Ce que nous voulons dire, en définitive, c’est que nous sommes confrontés à un risque bien réel : la barbarie fasciste, la société de contrôle cybernétique intégrale, et nous voyons bien le point de convergence entre les affects qui se formulent à droite, et le vide à gauche construit sur la même dépossession. Et sans bousculer cette inertie psycho-sociale, tous ces gens qui luttent ou voudraient bien lutter contre l’avènement d’une société fasciste aujourd’hui, auront trop à gagner à se satisfaire du consensus dans le futur - la fabrique du collaborateur se situe donc autant à gauche qu’à droite, dans la formulation d’idéologie de crise et dans le prolongement de la dépossession.

« La participation et la créativité des gens dépendent d’un projet collectif qui concerne explicitement tous les aspects du vécu. C’est aussi le seul chemin pour « colérer le peuple » en faisant apparaître le terrible contraste entre des constructions possibles de la vie et sa misère présente.

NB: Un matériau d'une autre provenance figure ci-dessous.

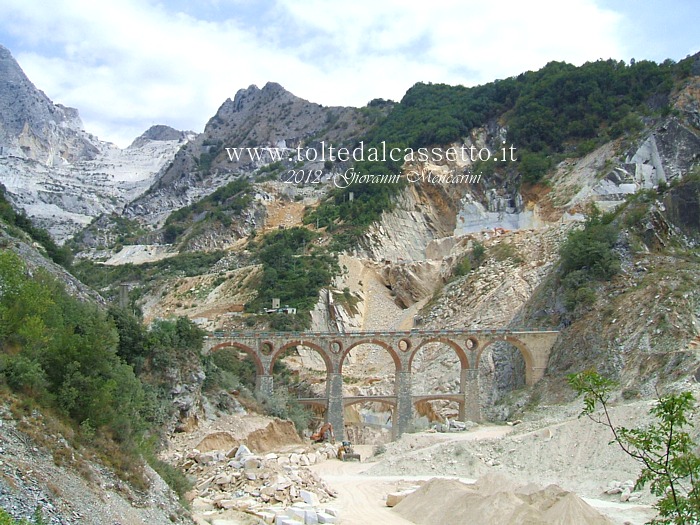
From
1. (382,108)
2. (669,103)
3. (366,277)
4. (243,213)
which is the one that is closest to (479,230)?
(366,277)

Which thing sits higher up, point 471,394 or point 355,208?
point 355,208

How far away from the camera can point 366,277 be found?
5666cm

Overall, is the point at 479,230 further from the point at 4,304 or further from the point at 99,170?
the point at 99,170

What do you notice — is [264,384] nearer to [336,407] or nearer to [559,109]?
[336,407]

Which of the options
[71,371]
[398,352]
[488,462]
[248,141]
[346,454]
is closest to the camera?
[71,371]

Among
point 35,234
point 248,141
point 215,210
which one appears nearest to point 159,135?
point 248,141

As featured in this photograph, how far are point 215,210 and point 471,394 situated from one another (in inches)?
1869

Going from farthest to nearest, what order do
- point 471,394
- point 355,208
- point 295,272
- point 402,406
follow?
point 355,208 < point 295,272 < point 471,394 < point 402,406

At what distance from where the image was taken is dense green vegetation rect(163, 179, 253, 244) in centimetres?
7588

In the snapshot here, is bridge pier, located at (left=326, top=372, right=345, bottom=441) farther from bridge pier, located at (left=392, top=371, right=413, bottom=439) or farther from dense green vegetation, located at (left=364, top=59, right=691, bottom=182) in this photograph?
dense green vegetation, located at (left=364, top=59, right=691, bottom=182)

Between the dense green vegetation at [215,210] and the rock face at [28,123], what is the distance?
4653 centimetres

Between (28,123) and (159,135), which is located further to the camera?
(159,135)

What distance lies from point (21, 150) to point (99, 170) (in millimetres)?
15718

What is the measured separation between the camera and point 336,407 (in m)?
35.2
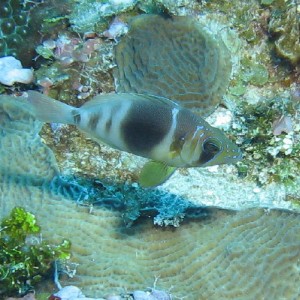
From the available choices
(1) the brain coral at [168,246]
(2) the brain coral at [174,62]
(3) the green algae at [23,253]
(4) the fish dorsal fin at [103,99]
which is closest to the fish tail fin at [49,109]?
(4) the fish dorsal fin at [103,99]

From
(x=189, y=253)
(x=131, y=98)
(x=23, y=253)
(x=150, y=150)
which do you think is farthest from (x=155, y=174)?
(x=23, y=253)

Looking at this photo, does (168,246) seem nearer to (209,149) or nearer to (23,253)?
(23,253)

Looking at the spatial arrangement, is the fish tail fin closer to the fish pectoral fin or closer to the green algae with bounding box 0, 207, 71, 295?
the fish pectoral fin

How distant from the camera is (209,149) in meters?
2.56

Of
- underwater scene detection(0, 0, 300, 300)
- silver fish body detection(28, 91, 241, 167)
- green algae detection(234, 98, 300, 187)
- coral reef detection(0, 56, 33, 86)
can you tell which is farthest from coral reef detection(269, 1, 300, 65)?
coral reef detection(0, 56, 33, 86)

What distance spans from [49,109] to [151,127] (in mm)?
690

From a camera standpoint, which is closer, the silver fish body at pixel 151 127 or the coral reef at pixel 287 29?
the silver fish body at pixel 151 127

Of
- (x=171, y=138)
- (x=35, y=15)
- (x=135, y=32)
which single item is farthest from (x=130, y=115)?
(x=35, y=15)

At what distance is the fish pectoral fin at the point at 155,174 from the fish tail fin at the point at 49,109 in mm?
605

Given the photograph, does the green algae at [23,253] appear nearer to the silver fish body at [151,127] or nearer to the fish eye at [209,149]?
the silver fish body at [151,127]

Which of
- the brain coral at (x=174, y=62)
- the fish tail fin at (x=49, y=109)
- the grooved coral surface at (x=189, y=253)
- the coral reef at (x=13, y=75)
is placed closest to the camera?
the fish tail fin at (x=49, y=109)

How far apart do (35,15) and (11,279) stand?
11.5 feet

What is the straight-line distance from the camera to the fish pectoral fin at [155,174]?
9.04ft

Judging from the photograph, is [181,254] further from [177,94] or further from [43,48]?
[43,48]
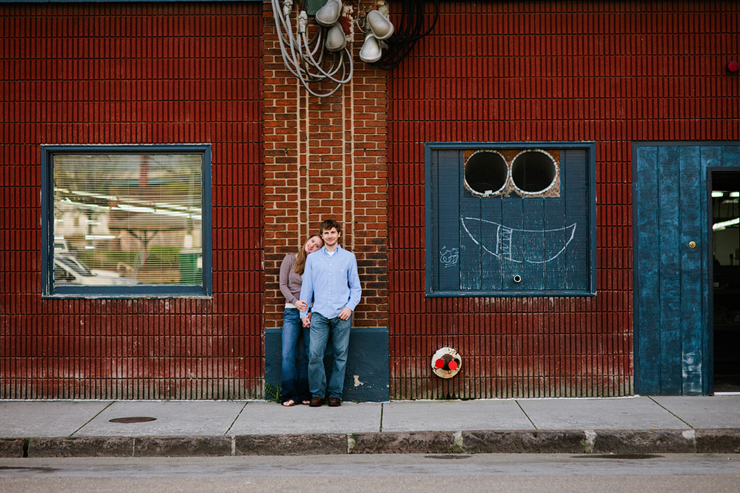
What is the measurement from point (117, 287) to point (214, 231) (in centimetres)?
130

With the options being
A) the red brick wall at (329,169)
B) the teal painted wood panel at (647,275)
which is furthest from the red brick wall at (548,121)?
the red brick wall at (329,169)

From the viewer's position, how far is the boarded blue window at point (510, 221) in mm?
8250

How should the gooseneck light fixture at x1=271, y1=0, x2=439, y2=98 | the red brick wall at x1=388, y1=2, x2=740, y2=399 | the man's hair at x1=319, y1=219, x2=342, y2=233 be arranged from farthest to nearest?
the red brick wall at x1=388, y1=2, x2=740, y2=399
the gooseneck light fixture at x1=271, y1=0, x2=439, y2=98
the man's hair at x1=319, y1=219, x2=342, y2=233

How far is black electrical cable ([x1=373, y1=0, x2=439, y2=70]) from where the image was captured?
793cm

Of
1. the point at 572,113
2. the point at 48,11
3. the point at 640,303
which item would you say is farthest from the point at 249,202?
the point at 640,303

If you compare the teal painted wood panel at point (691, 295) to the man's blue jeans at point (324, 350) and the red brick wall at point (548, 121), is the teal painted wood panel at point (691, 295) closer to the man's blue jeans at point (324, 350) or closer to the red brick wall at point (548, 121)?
the red brick wall at point (548, 121)

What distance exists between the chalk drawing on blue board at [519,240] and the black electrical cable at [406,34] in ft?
6.32

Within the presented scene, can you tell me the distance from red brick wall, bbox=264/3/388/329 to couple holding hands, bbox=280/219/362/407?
0.27 m

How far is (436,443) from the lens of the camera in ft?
21.4

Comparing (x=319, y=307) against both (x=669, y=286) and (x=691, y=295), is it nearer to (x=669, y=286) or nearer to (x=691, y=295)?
(x=669, y=286)

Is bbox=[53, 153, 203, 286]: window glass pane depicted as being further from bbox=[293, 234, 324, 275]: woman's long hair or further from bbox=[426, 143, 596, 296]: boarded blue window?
bbox=[426, 143, 596, 296]: boarded blue window

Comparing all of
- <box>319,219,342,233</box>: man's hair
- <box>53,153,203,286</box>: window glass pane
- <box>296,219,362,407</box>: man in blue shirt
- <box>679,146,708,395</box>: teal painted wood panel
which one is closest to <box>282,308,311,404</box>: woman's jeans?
<box>296,219,362,407</box>: man in blue shirt

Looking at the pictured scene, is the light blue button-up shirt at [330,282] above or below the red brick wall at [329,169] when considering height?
below

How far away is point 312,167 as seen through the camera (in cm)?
805
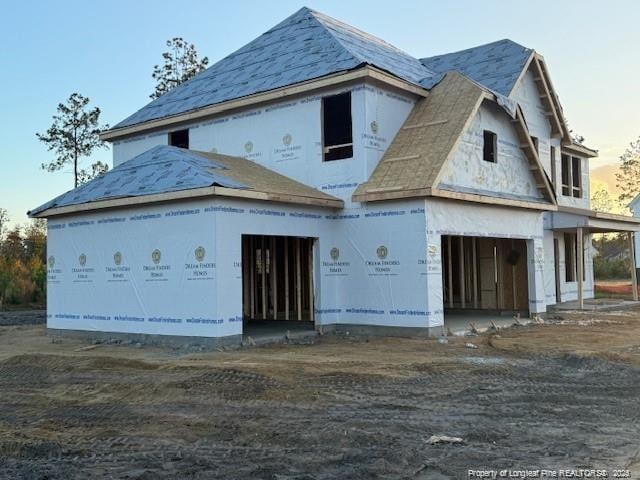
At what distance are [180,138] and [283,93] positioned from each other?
15.1ft

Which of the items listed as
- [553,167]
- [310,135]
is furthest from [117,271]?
[553,167]

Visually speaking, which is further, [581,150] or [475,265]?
[581,150]

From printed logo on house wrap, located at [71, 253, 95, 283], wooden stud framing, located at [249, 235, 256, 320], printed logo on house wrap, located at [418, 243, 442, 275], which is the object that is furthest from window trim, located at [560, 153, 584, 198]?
→ printed logo on house wrap, located at [71, 253, 95, 283]

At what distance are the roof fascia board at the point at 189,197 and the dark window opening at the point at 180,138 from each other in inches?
193

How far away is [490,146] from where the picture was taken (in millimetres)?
17406

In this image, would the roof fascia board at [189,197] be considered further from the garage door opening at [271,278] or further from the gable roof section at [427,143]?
the garage door opening at [271,278]

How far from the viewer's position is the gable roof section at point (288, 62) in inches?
658

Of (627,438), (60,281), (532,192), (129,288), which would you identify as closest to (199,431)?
(627,438)

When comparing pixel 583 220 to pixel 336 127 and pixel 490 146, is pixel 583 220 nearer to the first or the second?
pixel 490 146

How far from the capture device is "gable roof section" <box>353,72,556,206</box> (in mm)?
14359

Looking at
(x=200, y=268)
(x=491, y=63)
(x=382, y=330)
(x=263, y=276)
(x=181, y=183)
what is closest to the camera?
(x=200, y=268)

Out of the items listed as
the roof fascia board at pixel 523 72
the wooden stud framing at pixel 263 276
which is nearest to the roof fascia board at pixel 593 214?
the roof fascia board at pixel 523 72

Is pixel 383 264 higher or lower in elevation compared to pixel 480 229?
lower

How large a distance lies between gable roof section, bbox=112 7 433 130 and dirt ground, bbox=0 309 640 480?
7495 mm
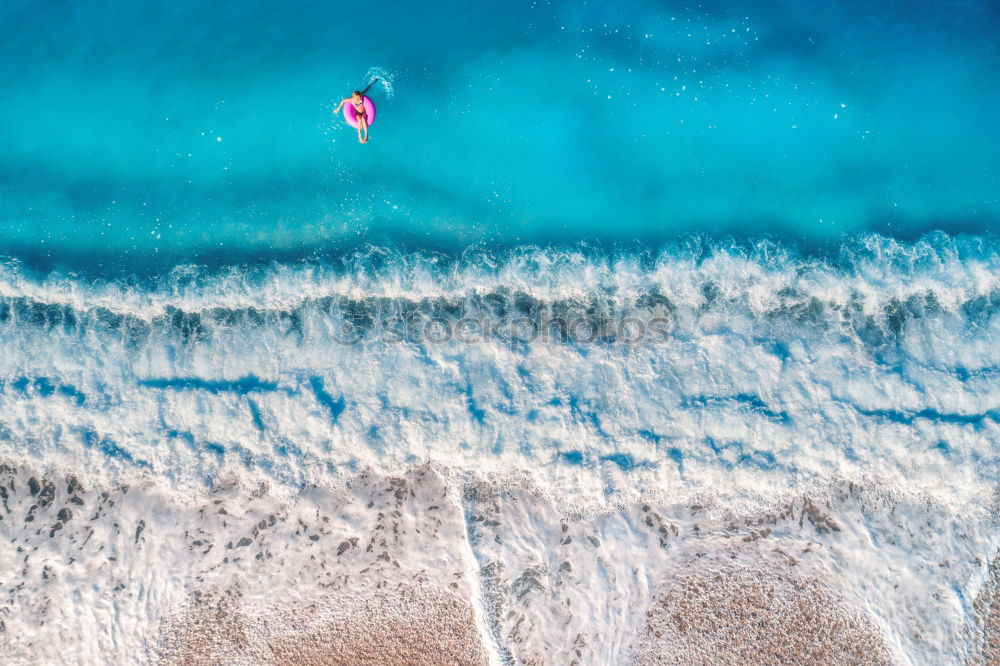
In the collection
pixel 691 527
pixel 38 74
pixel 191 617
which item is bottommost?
pixel 191 617

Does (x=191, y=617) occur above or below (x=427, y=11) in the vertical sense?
below

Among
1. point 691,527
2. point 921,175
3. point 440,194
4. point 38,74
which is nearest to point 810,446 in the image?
point 691,527

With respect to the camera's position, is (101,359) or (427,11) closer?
(101,359)

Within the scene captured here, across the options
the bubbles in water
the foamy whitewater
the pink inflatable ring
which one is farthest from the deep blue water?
the foamy whitewater

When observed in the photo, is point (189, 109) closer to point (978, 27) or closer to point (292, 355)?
point (292, 355)

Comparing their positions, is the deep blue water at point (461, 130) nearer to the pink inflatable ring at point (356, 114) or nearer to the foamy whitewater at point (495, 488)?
the pink inflatable ring at point (356, 114)
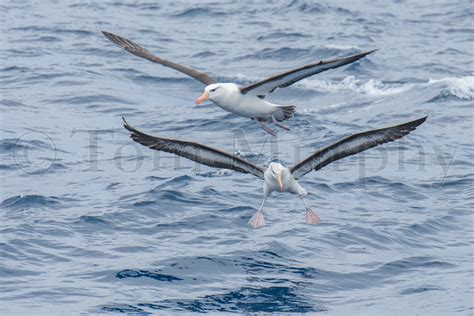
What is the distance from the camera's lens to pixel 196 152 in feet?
55.0

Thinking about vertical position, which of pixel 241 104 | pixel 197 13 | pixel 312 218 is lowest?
pixel 312 218

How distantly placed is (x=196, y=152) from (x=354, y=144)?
2533 mm

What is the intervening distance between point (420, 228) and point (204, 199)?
165 inches

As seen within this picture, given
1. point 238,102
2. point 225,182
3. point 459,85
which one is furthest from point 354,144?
point 459,85

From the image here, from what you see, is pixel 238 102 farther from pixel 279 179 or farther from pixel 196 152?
pixel 279 179

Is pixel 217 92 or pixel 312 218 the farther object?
pixel 312 218

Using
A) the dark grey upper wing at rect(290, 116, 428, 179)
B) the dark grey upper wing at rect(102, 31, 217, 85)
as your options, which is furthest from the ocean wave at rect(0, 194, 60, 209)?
the dark grey upper wing at rect(290, 116, 428, 179)

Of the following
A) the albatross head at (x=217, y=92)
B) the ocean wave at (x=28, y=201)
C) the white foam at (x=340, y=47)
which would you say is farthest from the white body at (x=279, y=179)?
the white foam at (x=340, y=47)

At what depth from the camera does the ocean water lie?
16.3 metres

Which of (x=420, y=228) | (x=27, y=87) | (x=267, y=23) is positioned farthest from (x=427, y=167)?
(x=267, y=23)

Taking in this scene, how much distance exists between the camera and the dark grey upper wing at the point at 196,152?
52.4 ft

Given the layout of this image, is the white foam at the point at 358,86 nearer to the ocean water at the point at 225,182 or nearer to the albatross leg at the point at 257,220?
the ocean water at the point at 225,182

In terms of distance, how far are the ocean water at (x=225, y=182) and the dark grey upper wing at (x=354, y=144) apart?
1682mm

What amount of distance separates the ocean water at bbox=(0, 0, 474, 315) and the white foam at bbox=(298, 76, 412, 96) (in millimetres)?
71
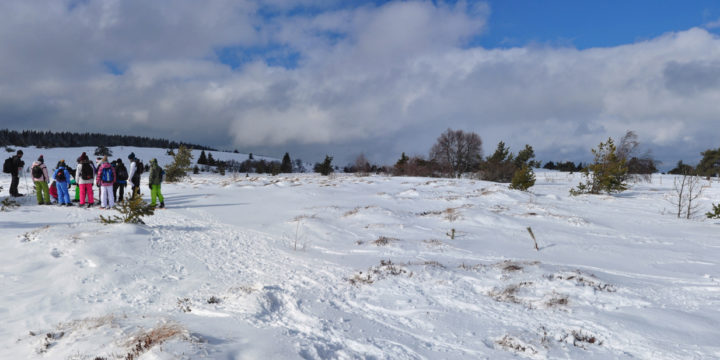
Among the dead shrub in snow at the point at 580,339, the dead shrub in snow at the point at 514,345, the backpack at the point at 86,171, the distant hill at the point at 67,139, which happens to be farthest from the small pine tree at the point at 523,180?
the distant hill at the point at 67,139

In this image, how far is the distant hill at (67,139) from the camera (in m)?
98.0

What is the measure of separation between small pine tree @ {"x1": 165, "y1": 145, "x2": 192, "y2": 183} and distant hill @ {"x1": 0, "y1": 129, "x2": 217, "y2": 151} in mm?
84917

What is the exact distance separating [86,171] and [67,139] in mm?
140181

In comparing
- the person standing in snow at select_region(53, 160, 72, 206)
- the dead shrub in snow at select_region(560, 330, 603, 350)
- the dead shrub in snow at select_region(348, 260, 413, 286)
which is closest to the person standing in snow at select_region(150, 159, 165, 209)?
the person standing in snow at select_region(53, 160, 72, 206)

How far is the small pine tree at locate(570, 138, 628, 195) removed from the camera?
746 inches

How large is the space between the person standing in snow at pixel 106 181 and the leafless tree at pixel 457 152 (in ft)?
136

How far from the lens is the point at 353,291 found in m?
5.22

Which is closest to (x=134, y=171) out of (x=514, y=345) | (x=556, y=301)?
(x=514, y=345)

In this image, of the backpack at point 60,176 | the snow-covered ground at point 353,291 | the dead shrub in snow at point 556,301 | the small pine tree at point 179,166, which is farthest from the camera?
the small pine tree at point 179,166

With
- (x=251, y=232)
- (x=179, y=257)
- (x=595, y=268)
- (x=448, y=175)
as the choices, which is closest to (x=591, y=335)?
(x=595, y=268)

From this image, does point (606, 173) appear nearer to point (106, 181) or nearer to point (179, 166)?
point (106, 181)

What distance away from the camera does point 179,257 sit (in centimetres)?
670

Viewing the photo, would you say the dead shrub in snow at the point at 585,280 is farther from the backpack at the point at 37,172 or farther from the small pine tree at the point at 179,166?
the small pine tree at the point at 179,166

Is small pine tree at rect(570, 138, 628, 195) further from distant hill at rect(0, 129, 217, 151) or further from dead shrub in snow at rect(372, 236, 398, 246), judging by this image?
distant hill at rect(0, 129, 217, 151)
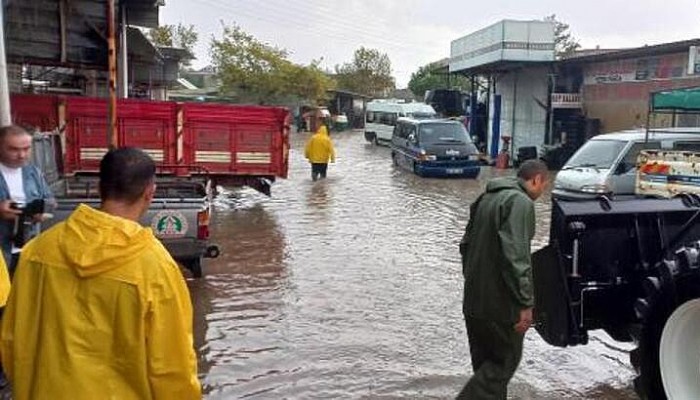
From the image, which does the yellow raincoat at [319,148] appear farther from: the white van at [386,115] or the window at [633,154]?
the white van at [386,115]

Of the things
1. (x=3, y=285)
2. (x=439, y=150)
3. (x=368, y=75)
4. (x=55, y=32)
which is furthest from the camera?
(x=368, y=75)

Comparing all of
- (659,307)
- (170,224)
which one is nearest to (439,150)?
(170,224)

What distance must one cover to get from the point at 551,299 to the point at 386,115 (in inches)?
1301

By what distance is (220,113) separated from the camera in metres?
12.7

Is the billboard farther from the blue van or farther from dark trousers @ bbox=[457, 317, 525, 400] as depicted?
dark trousers @ bbox=[457, 317, 525, 400]

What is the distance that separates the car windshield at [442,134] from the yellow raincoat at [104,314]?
1975 centimetres

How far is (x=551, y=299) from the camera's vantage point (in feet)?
14.9

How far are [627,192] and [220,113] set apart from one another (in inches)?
296

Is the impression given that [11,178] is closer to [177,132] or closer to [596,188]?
[177,132]

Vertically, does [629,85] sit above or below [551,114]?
above

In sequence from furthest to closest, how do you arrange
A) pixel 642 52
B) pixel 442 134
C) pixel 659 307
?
pixel 642 52
pixel 442 134
pixel 659 307

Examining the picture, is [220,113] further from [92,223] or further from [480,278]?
[92,223]

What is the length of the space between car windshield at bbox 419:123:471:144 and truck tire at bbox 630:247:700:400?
17.8 metres

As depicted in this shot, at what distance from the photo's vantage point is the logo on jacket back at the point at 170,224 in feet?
22.9
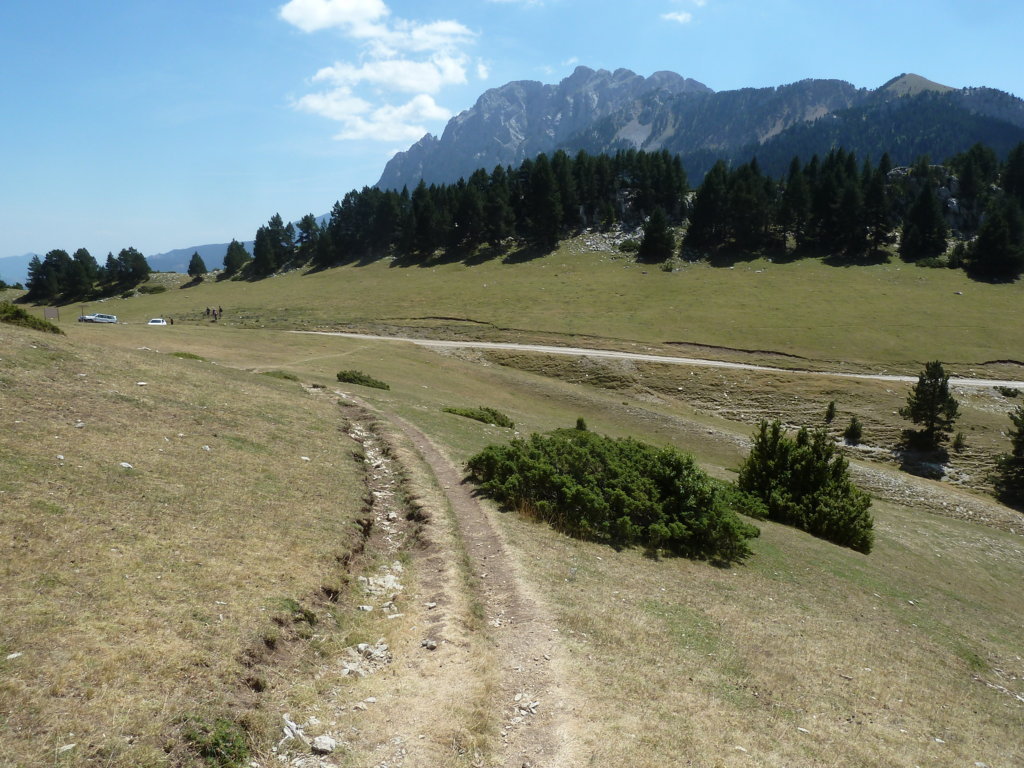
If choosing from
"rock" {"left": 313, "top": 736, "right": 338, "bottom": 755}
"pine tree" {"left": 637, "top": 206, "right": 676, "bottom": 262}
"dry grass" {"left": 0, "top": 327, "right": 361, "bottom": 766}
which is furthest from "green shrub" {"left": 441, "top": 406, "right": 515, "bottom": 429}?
"pine tree" {"left": 637, "top": 206, "right": 676, "bottom": 262}

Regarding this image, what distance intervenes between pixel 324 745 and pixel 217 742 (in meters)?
1.27

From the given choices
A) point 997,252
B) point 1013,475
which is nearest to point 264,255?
point 1013,475

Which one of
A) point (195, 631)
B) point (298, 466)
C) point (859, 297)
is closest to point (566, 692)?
point (195, 631)

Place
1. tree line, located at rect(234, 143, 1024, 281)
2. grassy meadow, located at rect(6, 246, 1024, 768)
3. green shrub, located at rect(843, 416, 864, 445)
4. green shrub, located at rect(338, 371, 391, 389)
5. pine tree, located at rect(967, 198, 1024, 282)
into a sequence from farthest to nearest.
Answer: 1. tree line, located at rect(234, 143, 1024, 281)
2. pine tree, located at rect(967, 198, 1024, 282)
3. green shrub, located at rect(843, 416, 864, 445)
4. green shrub, located at rect(338, 371, 391, 389)
5. grassy meadow, located at rect(6, 246, 1024, 768)

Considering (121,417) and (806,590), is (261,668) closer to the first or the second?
(121,417)

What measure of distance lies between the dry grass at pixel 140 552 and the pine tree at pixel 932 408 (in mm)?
47749

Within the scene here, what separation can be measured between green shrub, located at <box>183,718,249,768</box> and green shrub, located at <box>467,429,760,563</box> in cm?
1092

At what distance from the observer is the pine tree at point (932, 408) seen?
151ft

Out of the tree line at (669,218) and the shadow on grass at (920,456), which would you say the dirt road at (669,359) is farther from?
the tree line at (669,218)

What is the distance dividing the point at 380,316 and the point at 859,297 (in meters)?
71.5

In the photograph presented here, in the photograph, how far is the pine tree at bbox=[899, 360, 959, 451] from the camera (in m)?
45.9

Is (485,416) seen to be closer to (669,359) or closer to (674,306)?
(669,359)

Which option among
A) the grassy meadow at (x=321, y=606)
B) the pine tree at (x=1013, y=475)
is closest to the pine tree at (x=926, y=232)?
the pine tree at (x=1013, y=475)

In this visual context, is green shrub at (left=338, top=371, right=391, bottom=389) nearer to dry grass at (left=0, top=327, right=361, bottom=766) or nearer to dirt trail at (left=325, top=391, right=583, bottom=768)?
dry grass at (left=0, top=327, right=361, bottom=766)
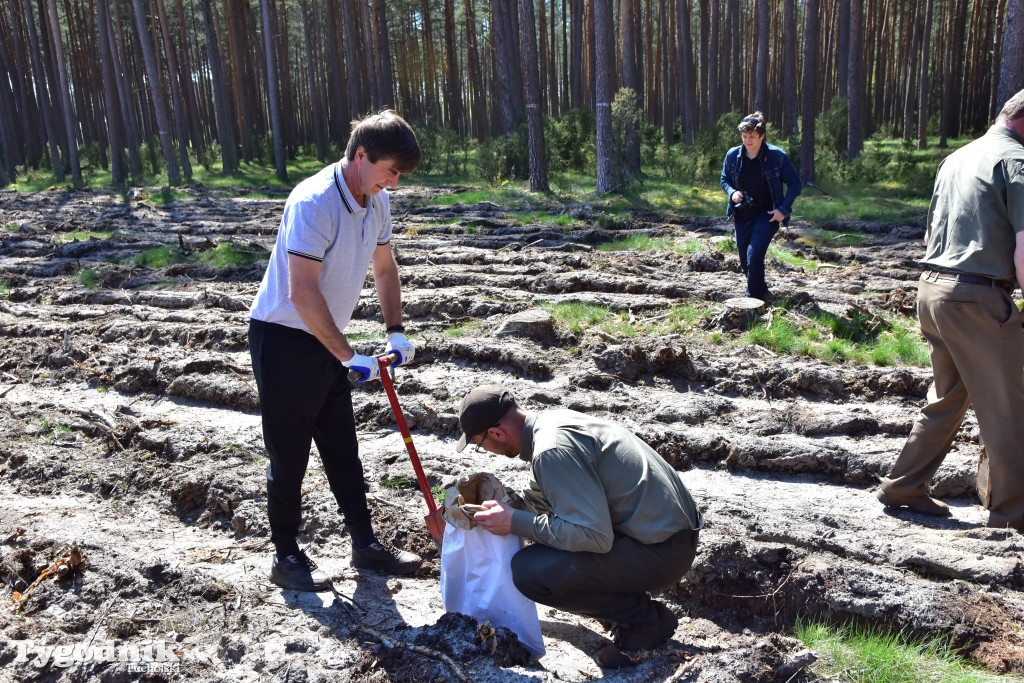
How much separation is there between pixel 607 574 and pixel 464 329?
4249 mm

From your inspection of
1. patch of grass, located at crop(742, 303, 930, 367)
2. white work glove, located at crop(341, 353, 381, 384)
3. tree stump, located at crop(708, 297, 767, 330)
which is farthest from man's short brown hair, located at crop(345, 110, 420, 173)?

Sans la critique de la vie quotidienne, l’organisation révolutionnaire est un milieu séparé, aussi conventionnel, et finalement passif, que ces villages de vacances qui sont le terrain spécialisé des loisirs modernes. »

P.S.

La troisième et dernière partie de cette analyse essayera de prolonger cet examen vers la frange de la société qui s’estime radicale, pour qu’elle devienne le lieu de tous les possibles, plutôt que l’ultime impasse du sentiment de révolte. A venir...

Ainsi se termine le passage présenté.